MPEGGroup / MIAF

Official MPEG repository to discuss issues on MIAF (ISO/IEC 23000-22)
2 stars 0 forks source link

Change to 7.3.6.7 "Clean aperture, rotation and mirror" in MIAF ISO/IEC 23000-22:2019 DAmd 2 #8

Closed wantehchang closed 3 years ago

wantehchang commented 3 years ago

I would like to comment on a change to 7.3.6.7 "Clean aperture, rotation and mirror" in MIAF ISO/IEC 23000-22:2019 DAmd 2.

The file has Reference number ISO/IEC 23000-22:2019/DAM 2:2021(E). On page 6, it says:

In 7.3.6.7 “Clean aperture, rotation and mirror” replace The clean aperture (cropping) property may be associated with any image and shall be supported by the MIAF reader. The clean aperture property is restricted according to the chroma sampling format of the input image (4:4:4, 4:2:2:, 4:2:0, or 4:0:0); the cropping shall select an integer number of samples for all planes. In effect this means that: • when the image is 4:0:0 (monochrome) or 4:4:4, there is no restriction; • when the image is 4:2:2 the horizontal cropped offset and width shall be even numbers; • when the image is 4:2:0 both the horizontal and vertical cropped offsets and widths shall be even numbers. With The clean aperture (cropping) property may be associated with any image and shall be supported by the MIAF reader. The clean aperture property is restricted according to the chroma sampling format of the input image (4:4:4, 4:2:2:, 4:2:0, or 4:0:0) as follows: • when the image is 4:0:0 (monochrome) or 4:4:4, the horizontal and vertical cropped offsets and widths shall be integers; • when the image is 4:2:2 the horizontal cropped offset and width shall be even numbers and the vertical values shall be integers; • when the image is 4:2:0 both the horizontal and vertical cropped offsets and widths shall be even numbers.

I found several issues in this change while reviewing it. Please consider removing this change from Amendment 2 if there is not enough time to resolve the issues. It would be bad if an amendment needed to be amended.

Details:

The new text has some editorial issues:

More important, the new text seems partially incorrect. Specifically, if "the horizontal and vertical cropped offsets" refers to horizOff and vertOff, then it is incorrect to require that they shall be integers when the image is 4:0:0 or 4:4:4. The reason is that horizOff and vertOff" may need to be half-values, for example, to crop 8x8 to 7x7.

● ● ● ● ●

• Task set:
A – From the MIAF issue above, list every chroma sampling format that the quoted amendment text names.
B – Answer these questions from the MIAF issue above, one per line:
(i) What reference number does the amendment file have?
(ii) On which page of that file does the change appear?
(iii) What crop does the commenter give as an example where horizOff and vertOff may need to be half-values?
C – Carry on writing the MIAF clean aperture issue above, starting after its final sentence.

• Given data:
● ● ● ● ●

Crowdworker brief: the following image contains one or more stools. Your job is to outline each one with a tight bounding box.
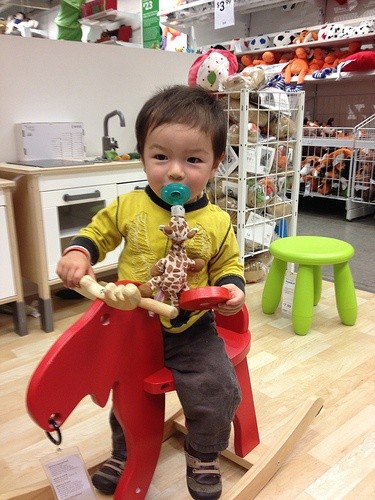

● ● ● ● ●

• Set of answers:
A – 4:4:4, 4:2:2, 4:2:0, 4:0:0 (monochrome)

B –
(i) ISO/IEC 23000-22:2019/DAM 2:2021(E)
(ii) Page 6
(iii) Cropping 8x8 to 7x7

C –
Also, I believe that cleanApertureWidth and cleanApertureHeight should be allowed to be odd numbers, even when the image is 4:2:2 or 4:2:0.

Finally, I think we should add the requiement that the leftmost pixel and the topmost line of the clean aperture shall be integers.

In summary, here are my proposed alternative requirements:

[1] For example, to crop 8x8 to 7x7, horizOff and vertOff must be half-values. [2] Defined at the end of ISO/IEC 14496-12:2020, Section 12.1.4.1.

Wan-Teh Chang wtc@google.com

dwsinger commented 3 years ago

More important, the new text seems partially incorrect. Specifically, if "the horizontal and vertical cropped offsets" refers to horizOff and vertOff, then it is incorrect to require that they shall be integers when the image is 4:0:0 or 4:4:4. The reason is that horizOff and vertOff" may need to be half-values, for example, to crop 8x8 to 7x7.

The original text had the same intention of disallowing this: "the cropping shall select an integer number of samples for all planes"

wantehchang commented 3 years ago

Hi David,

Thanks a lot for the reply. I suspect I misunderstood what the term "horizontal cropped offset" means. This term is used without definition in MIAF, and it is not used in HEIF or ISOBMFF. I would appreciate it if you could clarify it for me.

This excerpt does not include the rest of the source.